Falar de longevidade, por outro lado, muda o foco. Não nega necessidades nem vulnerabilidades, mas abre um horizonte mais amplo. Permite-nos pensar no ciclo de vida completo, nas transições, nas contribuições. Obriga-nos a perguntar não apenas quantos anos vivemos, mas como, com quem, com que sentido e com que direitos. E recorda-nos que viver mais tempo é, antes de mais, uma conquista civilizacional — não um problema logístico.
A longevidade como fenómeno transformador
Ao colocar a longevidade no centro da nossa narrativa institucional, não estamos apenas a adotar um novo termo: estamos a reformular a nossa forma de compreender a realidade. Já não se trata de nos centrarmos num grupo etário específico, mas de compreender uma transformação estrutural que afeta toda a sociedade. Porque a longevidade não é um fenómeno individual: é uma nova condição social.
Isto implica repensar a forma como organizamos o tempo, o trabalho, a aprendizagem, a proteção social e os vínculos entre gerações. Implica reimaginar a educação, a arquitetura, o urbanismo, o desenho das políticas públicas e até a própria ideia de cidadania. E, acima de tudo, implica construir novas formas de relação entre as idades. Não como compartimentos isolados, mas como trajetórias de vida diversas que se entrelaçam e se enriquecem mutuamente.

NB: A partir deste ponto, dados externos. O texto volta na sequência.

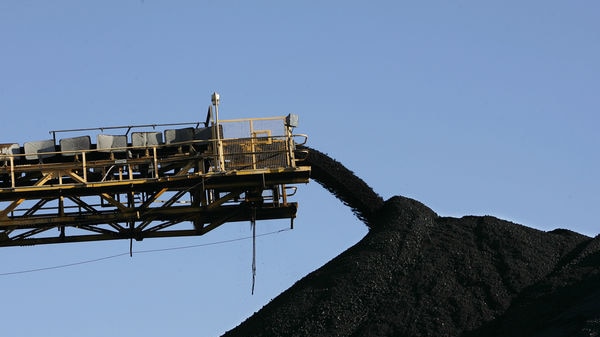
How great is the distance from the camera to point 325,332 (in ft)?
100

Contar de outro modo para viver de outra maneira
A decisão de renovar a narrativa institucional do CENIE não surge de uma moda nem de uma estratégia de comunicação. Surge de um processo de escuta, de análise crítica, de convicção ética e de coerência com o que promovemos. Se queremos influenciar a forma como as sociedades compreendem e gerem a longevidade, devemos começar pela forma como a nomeamos.
Isso significa rever as nossas secções, os nossos textos, as nossas prioridades. Significa construir uma linguagem mais justa, mais precisa, mais capaz de captar a complexidade do mundo em que vivemos. Significa também ultrapassar uma visão centrada na idade cronológica, para avançar rumo a uma compreensão mais rica dos percursos de vida, dos contextos, das capacidades e das oportunidades.
Falar de sociedades longevas, de esperança de vida saudável, de economia da longevidade, não é apenas mudar etiquetas. É reorganizar o pensamento, abrir novas perguntas, convidar novas respostas. É declarar que o CENIE não se limita a descrever o que acontece, mas aspira a fazer parte do que pode vir a ser.
Uma transformação que começa em casa
Este artigo não é apenas uma explicação. É também um convite. A quem nos acompanha, a quem colabora connosco, a quem se sente parte desta conversa. Queremos partilhar este processo, torná-lo visível, oferecê-lo como exemplo de algo maior: a possibilidade de construirmos juntos uma narrativa diferente para um tempo diferente.
Sabemos que os relatos não se impõem: tecem-se. E que uma nova narrativa da longevidade não será fruto de uma só voz, mas de muitas. Precisamos de filósofos e cuidadoras, economistas e vizinhas, urbanistas e reformados, jovens e profissionais de saúde. Precisamos de pluralidade, escuta, imaginação, rigor e afeto.
Desde o Diárop de Bordo do CENIE, este espaço que cuidamos com atenção, queremos abrir caminho a esses novos relatos. E que melhor maneira de o fazer do que começando pelo nosso. Porque, se aprendemos algo neste processo, é que toda transformação começa pela forma como nos contamos.
E se o problema não fosse a velhice… mas a forma como a contamos?